**Source extract:**

1 Tuup, a Guyanese and English storyteller, opens the 1999 Festival

2 Part of The Sunday afternoon audience during intermission, above Roaring Water Bay

3 Lakota - Apache storyteller Dovie Thomason, and English - Jamaican storyteller Carol Russell above Cape's South Harbor

4 From the island's main pier, [from left] Billy Teare, John Campbell, Roy Arbuckle and Ed Stivender wave part of the audience goodbye on the last ferry leaving the Cape after Sunday's finale

 

Chuck was born in 1938. He grew up in Finger Lakes of NY. He studied literature at Hamilton College (BA), Bread Loaf School of English (Middlebury U.), Washington U. (MA); psychology at the C. G. Jung Institute, Switzerland. Teacher, counselor, administrator and lecturer in Philadelphia, St. Louis, Lugano and spent 26 years in Zurich. In 1992 he moved to a farm on Clear Island, Co. Cork, Ireland. He turned full-time freelance journalist, writer, poet, broadcaster and director of The International Storytelling Festival 1994-2000. He has won many prizes in Ireland as a writer.

Where the Pure Drop Flows Freely by Chuck Kruger

Mix together intensifying gale-force winds, Roaring Water Bay's strong spring tidal race, a Lakota and Kiowa Apache Indian, a young Jamaican of African descent, a sexagenarian shepherd from Armagh, a Dublin actor-cum -cultural raconteur, a musician who's played before President Clinton and Robinson, a puppeteer from Germany via Derry who speaks fluent Irish, and a banjo-wielding Philadelphian acclaimed 'the most notable import to Ireland since St. Patrick'.

Add a dollop of Island houses quivering in gusts and what have you got, especially if you're the director of Cape's 7th International Storytelling Festival and have been praying for good weather for months? Fearful imaginings there'll be no ferries-and no audience to place before this seeming hodge-podge of tellers. All this to drink and no one to drink it.

That's Thursday, the day before the festival's to open.

Friday dawns. You leap to your bedroom window at first light. Yes, the winds have dropped a bit, Force 6 instead of 9, but it's turned soft. A couple of hours later the mailboat captain speaks of such a rough patch between North Harbor and Bird Island that he may have to limit a full load to 50 passengers instead of 96. Hmm. But there's still a chance. See there, a small break in the clouds above the Mizen; what Americans refer to as enough blue sky to make a pair of Dutchman's britches.

**Supplied records:**
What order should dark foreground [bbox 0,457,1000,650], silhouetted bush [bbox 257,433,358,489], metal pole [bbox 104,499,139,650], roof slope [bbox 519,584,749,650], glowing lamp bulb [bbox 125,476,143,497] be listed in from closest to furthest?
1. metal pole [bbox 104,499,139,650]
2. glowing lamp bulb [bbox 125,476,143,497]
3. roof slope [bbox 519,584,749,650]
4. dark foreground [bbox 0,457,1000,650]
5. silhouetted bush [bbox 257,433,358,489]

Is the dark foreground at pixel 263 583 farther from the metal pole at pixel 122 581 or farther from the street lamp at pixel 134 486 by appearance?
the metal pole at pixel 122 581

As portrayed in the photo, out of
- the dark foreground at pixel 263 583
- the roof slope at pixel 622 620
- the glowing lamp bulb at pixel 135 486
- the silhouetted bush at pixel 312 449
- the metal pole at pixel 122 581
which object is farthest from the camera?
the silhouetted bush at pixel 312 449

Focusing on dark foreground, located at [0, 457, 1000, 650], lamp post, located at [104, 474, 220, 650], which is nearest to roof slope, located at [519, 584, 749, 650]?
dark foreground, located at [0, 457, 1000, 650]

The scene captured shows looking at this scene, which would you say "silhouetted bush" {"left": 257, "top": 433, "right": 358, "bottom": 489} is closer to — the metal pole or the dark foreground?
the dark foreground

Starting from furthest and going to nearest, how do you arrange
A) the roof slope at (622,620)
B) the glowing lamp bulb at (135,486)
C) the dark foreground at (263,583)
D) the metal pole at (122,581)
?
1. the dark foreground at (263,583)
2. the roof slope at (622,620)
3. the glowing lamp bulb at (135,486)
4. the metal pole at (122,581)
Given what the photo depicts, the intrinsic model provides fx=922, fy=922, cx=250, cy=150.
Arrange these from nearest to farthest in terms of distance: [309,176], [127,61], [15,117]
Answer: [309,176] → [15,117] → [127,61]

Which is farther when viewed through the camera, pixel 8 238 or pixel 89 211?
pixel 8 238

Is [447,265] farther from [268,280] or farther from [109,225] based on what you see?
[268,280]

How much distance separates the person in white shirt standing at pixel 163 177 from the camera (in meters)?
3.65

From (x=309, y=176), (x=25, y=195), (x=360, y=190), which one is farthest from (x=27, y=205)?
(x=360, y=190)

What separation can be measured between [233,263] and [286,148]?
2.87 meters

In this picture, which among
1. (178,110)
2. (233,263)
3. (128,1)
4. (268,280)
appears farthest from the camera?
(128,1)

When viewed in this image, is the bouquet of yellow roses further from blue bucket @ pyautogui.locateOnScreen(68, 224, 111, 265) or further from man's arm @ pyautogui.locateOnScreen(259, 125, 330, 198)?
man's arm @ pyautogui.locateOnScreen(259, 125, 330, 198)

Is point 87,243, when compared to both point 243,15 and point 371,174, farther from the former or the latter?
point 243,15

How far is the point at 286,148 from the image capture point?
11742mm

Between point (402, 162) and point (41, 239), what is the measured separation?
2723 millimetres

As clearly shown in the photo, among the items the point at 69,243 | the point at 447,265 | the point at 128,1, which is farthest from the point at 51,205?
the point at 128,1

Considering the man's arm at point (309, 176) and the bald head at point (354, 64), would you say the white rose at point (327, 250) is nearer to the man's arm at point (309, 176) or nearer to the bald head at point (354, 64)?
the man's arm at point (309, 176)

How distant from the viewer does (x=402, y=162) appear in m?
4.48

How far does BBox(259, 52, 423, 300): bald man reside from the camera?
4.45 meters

**Goal:**
Retype the part of the storytelling festival text starting at "Add a dollop" and ending at "festival's to open.". The items play no part in the work that follows.

**Written response:**
Add a dollop of Island houses quivering in gusts and what have you got, especially if you're the director of Cape's 7th International Storytelling Festival and have been praying for good weather for months? Fearful imaginings there'll be no ferries-and no audience to place before this seeming hodge-podge of tellers. All this to drink and no one to drink it.

That's Thursday, the day before the festival's to open.